Es a través de ella, de Encarna, que la savia familiar se transmite a sus hijos y nietos. Sus experiencias, después de noventa años vividos, son profundas, tan profundas como los surcos que el vivir ha dejado en su cara. Surcos, arrugas, que la ennoblecen. No hay palabras para expresar esas experiencias profundas, pues tal y como dice el escritor Vila-Matas las palabras no dicen mucho cuando se trata de expresar experiencias profundas. Sus recuerdos seguirán siendo suyos, nunca se convertirán en recuerdos ajenos, en nuestros, podremos escucharlos una y otra vez, como así lo hacemos, pero siempre serán suyos y no ajenos, pues como asimismo nos dice el escritor italiano Antonio Tabucchi, los recuerdos se cuentan, pero no se transmiten.

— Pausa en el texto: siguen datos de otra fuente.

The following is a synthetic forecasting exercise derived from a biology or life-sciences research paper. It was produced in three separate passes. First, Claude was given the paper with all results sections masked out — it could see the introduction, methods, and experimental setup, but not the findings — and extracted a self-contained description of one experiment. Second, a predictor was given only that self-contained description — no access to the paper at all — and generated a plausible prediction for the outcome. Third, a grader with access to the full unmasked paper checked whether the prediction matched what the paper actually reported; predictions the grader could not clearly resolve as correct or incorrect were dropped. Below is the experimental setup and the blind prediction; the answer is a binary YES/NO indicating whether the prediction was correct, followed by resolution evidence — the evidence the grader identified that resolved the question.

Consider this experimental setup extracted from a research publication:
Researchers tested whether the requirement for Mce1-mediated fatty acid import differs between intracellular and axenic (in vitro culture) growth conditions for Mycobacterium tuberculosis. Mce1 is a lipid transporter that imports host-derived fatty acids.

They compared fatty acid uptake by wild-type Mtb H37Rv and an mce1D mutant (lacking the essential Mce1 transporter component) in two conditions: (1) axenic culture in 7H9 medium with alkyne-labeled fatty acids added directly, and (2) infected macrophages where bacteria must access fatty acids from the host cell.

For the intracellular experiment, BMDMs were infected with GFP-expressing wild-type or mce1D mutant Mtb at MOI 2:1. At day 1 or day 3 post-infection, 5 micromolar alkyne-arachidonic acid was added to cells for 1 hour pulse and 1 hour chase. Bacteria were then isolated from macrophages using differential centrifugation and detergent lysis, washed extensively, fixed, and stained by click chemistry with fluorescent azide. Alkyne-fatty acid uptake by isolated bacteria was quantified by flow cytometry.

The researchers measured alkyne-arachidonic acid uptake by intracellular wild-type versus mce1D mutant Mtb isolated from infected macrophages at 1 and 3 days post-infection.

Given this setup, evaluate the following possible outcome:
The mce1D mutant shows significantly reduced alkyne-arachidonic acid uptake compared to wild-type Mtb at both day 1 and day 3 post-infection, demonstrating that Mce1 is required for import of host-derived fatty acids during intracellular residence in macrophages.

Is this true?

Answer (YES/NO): NO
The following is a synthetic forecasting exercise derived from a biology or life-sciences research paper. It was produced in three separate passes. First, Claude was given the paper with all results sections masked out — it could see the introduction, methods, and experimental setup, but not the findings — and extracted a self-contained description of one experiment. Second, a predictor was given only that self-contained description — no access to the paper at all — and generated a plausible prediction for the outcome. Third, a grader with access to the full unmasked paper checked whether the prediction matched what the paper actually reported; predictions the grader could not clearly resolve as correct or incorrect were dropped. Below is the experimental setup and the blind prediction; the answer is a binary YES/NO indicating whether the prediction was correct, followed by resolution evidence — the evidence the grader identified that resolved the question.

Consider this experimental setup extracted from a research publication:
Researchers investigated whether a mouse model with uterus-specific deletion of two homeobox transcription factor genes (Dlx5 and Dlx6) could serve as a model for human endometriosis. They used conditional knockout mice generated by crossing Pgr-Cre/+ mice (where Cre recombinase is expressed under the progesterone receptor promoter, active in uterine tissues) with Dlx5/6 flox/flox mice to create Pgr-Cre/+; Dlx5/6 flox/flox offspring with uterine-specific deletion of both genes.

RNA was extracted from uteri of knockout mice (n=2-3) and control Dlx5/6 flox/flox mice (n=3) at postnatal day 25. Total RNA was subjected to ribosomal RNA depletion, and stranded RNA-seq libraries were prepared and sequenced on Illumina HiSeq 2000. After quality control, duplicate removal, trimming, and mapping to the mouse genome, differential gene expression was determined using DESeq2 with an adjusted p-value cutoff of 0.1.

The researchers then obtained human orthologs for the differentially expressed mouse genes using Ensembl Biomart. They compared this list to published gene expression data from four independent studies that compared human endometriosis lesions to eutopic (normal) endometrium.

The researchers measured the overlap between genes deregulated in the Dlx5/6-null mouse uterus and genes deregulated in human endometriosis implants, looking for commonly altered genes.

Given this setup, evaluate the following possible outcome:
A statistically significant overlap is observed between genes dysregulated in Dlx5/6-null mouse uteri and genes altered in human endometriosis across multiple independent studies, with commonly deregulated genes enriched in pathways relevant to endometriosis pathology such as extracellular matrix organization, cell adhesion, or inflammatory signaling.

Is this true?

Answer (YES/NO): NO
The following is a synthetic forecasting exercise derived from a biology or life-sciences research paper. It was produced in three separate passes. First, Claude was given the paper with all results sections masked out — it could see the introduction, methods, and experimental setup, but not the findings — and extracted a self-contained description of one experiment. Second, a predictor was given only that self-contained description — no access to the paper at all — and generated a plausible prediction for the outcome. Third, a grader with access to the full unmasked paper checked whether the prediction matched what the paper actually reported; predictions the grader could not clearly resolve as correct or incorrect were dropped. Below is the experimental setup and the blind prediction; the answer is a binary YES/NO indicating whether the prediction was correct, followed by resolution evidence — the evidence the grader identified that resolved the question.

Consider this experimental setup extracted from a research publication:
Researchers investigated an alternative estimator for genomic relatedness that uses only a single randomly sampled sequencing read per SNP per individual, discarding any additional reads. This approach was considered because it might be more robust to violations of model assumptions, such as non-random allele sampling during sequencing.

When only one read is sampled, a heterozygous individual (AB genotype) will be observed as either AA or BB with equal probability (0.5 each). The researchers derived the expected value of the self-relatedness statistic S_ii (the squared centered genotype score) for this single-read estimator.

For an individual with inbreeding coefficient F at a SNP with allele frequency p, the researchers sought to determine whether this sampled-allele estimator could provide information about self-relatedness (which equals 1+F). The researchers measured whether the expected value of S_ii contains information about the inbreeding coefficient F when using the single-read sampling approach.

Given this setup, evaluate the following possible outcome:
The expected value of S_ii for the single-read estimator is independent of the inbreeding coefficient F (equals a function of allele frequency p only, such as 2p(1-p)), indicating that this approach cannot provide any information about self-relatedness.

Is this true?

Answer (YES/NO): YES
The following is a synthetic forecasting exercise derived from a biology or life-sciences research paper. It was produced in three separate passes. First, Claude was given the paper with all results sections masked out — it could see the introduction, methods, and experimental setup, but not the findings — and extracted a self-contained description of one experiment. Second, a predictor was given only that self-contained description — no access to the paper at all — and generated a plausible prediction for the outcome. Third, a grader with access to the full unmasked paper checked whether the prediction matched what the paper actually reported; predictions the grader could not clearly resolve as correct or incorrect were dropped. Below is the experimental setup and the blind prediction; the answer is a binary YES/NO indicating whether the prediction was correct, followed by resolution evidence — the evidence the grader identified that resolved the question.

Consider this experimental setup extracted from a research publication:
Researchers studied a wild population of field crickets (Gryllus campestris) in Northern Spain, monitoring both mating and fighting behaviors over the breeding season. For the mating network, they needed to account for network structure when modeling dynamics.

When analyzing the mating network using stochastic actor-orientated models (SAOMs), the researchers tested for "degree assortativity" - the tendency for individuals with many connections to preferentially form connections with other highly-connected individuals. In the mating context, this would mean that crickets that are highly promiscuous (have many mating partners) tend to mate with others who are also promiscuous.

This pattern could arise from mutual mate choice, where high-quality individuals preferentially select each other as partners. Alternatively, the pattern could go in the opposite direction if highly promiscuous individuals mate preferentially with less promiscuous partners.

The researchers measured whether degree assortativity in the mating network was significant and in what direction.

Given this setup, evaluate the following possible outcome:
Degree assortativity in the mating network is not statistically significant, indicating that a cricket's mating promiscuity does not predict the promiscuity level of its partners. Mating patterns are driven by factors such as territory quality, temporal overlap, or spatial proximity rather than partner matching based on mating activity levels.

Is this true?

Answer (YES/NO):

A esas edades tan avanzadas los padres obviamente continúan dando consejos a hijos y a nietos. Y Encarna lo sigue haciendo. En esas ocasiones a veces “se siente un cariño irritado” como nos recuerda Julian Barnes en su “Nada que temer”. Nunca se deja de ser madre. Se es para siempre. Cierto es también que a estas alturas de la vida se suele mirar a los padres con una cierta curiosidad contenida, sobre todo cuando uno mismo circula ya por la sexta edad de su vida. Aceptamos que a esas edades nuestros ancianos no sólo no asimilan del todo bien los cambios que suceden en la vida de sus hijos, sino los que acontecen a su alrededor, y asimismo asumimos que ciertas manías trabajadas durante toda una vida pueden exasperarnos a los hijos, pero todo ello parece que forma parte del plan que nos tiene establecido la vida misma. Pero ¿hasta qué punto un hijo conoce a sus padres? Pero qué sabemos también acerca de nosotros mismos, cabría preguntarnos. Sucede que en el fondo somos unos desconocidos unos para otros, incluso para nosotros mismos. Cierto es también que las parcelas de intimidad que desconocemos de los otros hacen que nos interesemos más por ellos.
Todo lo anterior, en fin, no ha sido sino una reflexión para celebrar y felicitarnos y felicitarla por los noventa años de mi madre, como ya habrá advertido, y espero que sabrá disculparme por ello, el amable lector.